# PREPARING A LARGE-SCALE IMAGE DATASET WITH TENSORFLOW'S TFRECORD FILES


#### Data Structure
flowers\
    
    flower_photos\
    
        tulips\
            ....jpg
            ....jpg
            ....jpg
        sunflowers\
            ....jpg
        roses\
            ....jpg
        dandelion\
            ....jpg
        daisy\
            ....jpg

# WRITING A TFRECORD FILE

In [3]:
import random
import tensorflow as tf
from dataset_utils import _dataset_exists, _get_filenames_and_classes, write_label_file, _convert_dataset


dataset_dir = "flowers/"
validation_size = 0.3
num_shards = 2
random_seed = 0
tfrecord_filename = 'flower'

#=============CHECKS==============
#Check if there is a tfrecord_filename entered
if not tfrecord_filename:
    raise ValueError('tfrecord_filename is empty. Please state a tfrecord_filename argument.')

#Check if there is a dataset directory entered
if not dataset_dir:
    raise ValueError('dataset_dir is empty. Please state a dataset_dir argument.')

#If the TFRecord files already exist in the directory, then exit without creating the files again
if _dataset_exists(dataset_dir = dataset_dir, _NUM_SHARDS = num_shards, output_filename = tfrecord_filename):
    print ('Dataset files already exist.
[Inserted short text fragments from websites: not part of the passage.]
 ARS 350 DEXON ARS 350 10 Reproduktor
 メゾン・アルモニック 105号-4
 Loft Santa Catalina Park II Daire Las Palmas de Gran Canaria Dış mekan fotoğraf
Exiting without re-creating them.')
#==========END OF CHECKS============

#Get a list of photo_filenames like ['123.jpg', '456.jpg'...] and a list of sorted class names from parsing the subdirectories.
photo_filenames, class_names = _get_filenames_and_classes(dataset_dir)

print(len(photo_filenames))
#Refer each of the class name to a specific integer number for predictions later
class_names_to_ids = dict(zip(class_names, range(len(class_names))))
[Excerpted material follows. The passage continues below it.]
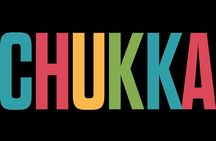 Horseback Riding/Zipline Combo Tour at Chukka Ocean Outpost with Transportation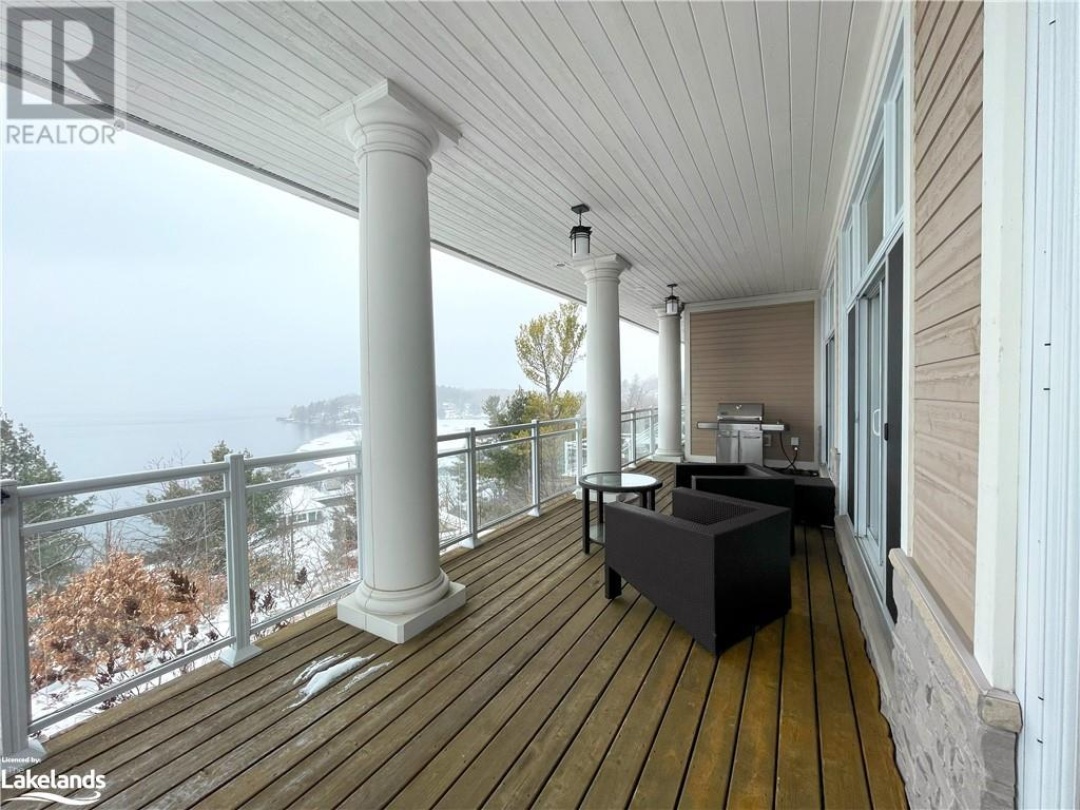 1869 Muskoka Road 118 W Unit# T202 D1, Lake Muskoka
#Find the number of validation examples we need
num_validation = int(validation_size * len(photo_filenames))

# Divide the training datasets into train and test:
random.seed(random_seed)
random.shuffle(photo_filenames)
training_filenames = photo_filenames[num_validation:]
validation_filenames = photo_filenames[:num_validation]
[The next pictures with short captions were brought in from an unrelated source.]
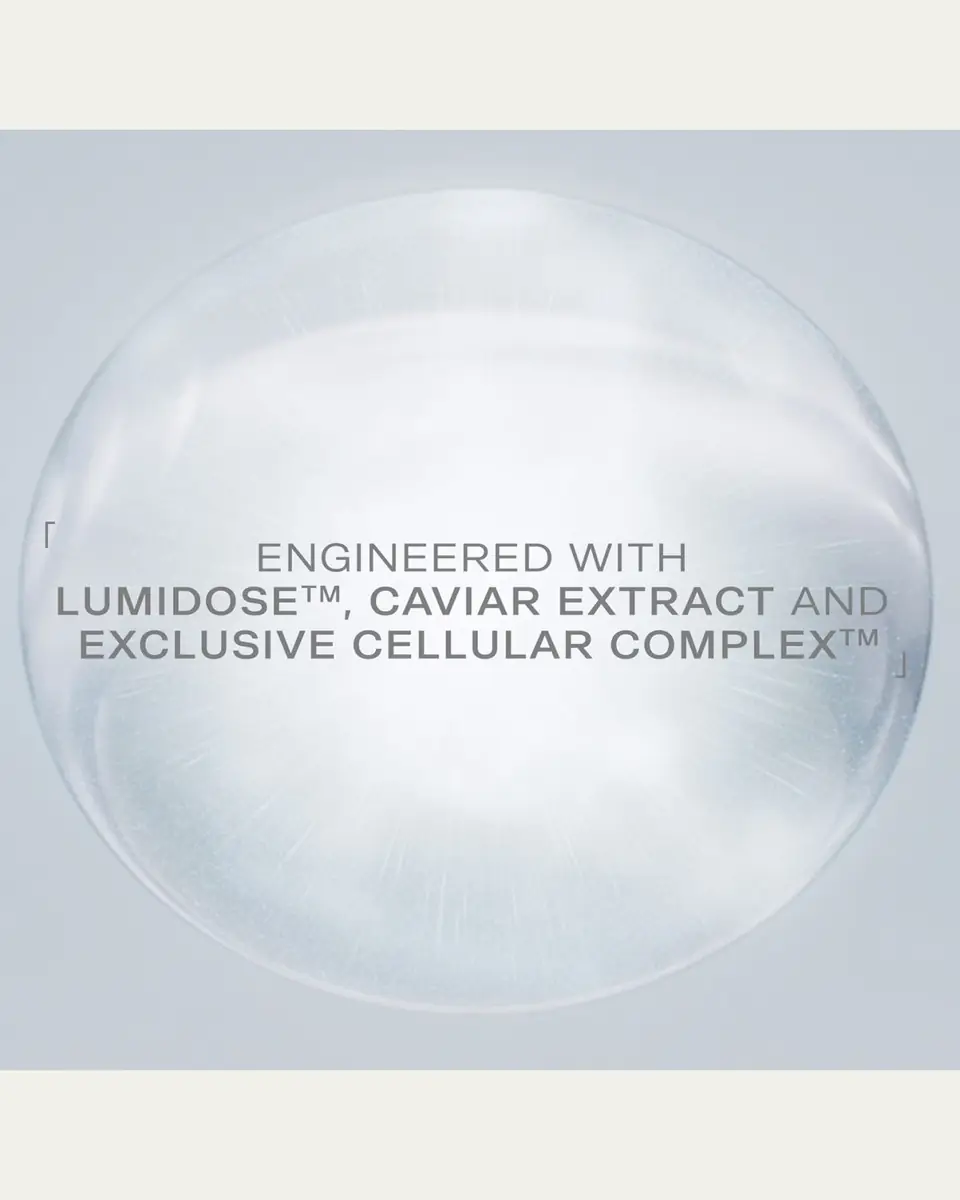 La Prairie White Caviar Light Concentrate, 0.7 oz. | Thumbnail 3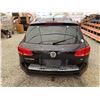 Image 19 : 2011 VW TOUAREG, BLACK, 237887 KMS, ALL WHEEL DRIVE. - D007567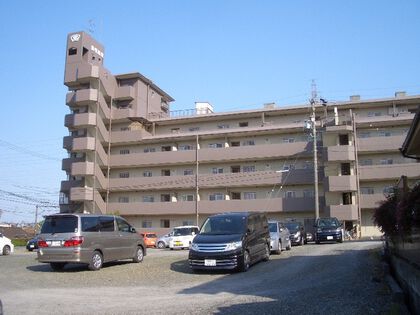 宝マンション豊明新栄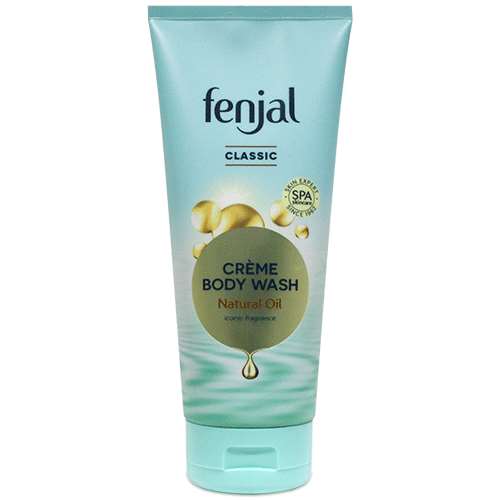 Fenjal Classic Creme Body Wash 200ml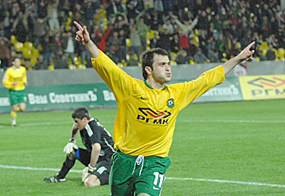 Алан Касаев, фото yuga.ru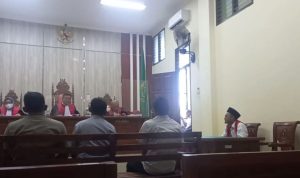 District Court Holds "Smart Village" Project Fraud Trial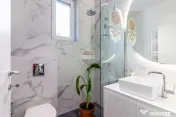 Vânzare casă modernă cu 5 camere | Corbeanca | Grădină și confort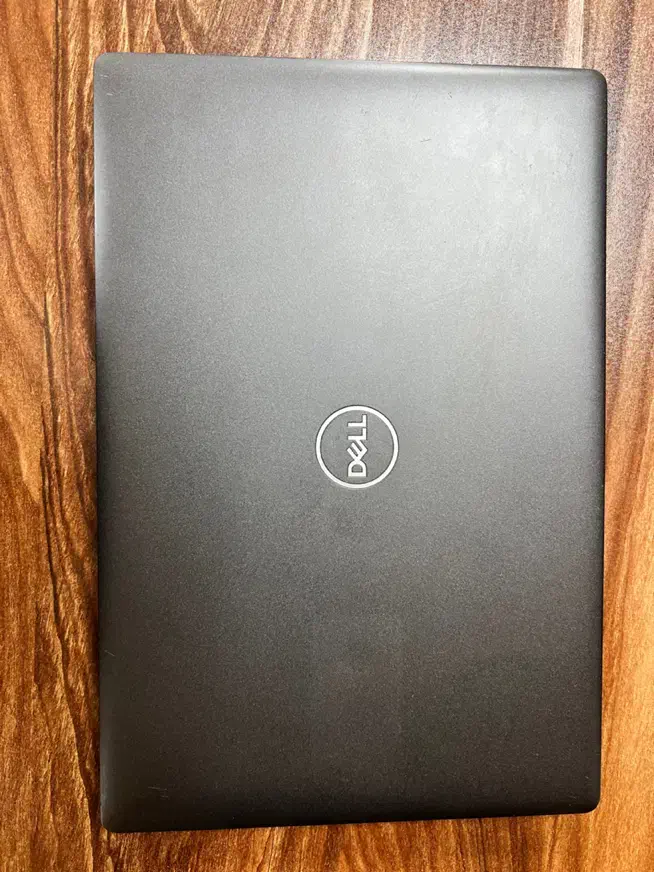 لپتاپ Dell core i5 در حد نو صفحه تمام لمسی نسل ۸|رایانه همراه|ارومیه, |دیوار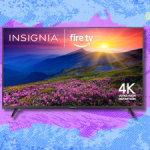 The Insignia 55-inch Class F50 TV Hits Its Lowest-Ever Price on Amazon â Save $170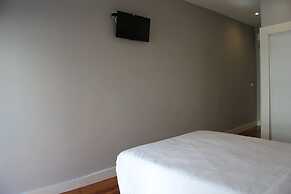 Decanting Porto House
# First, convert the training and validation sets.
_convert_dataset('train', training_filenames, class_names_to_ids,
                 dataset_dir = dataset_dir,
                 tfrecord_filename = tfrecord_filename,
                 _NUM_SHARDS = num_shards)
_convert_dataset('validation', validation_filenames, class_names_to_ids,
                 dataset_dir = dataset_dir,
                 tfrecord_filename = tfrecord_filename,
                 _NUM_SHARDS = num_shards)

# Finally, write the labels file:
labels_to_class_names = dict(zip(range(len(class_names)), class_names))
write_label_file(labels_to_class_names, dataset_dir)

print ( '\nFinished converting the %s dataset!' % (tfrecord_filename))

3670
>> Converting image 2569/2569 shard 1
>> Converting image 1101/1101 shard 1

Finished converting the flower dataset!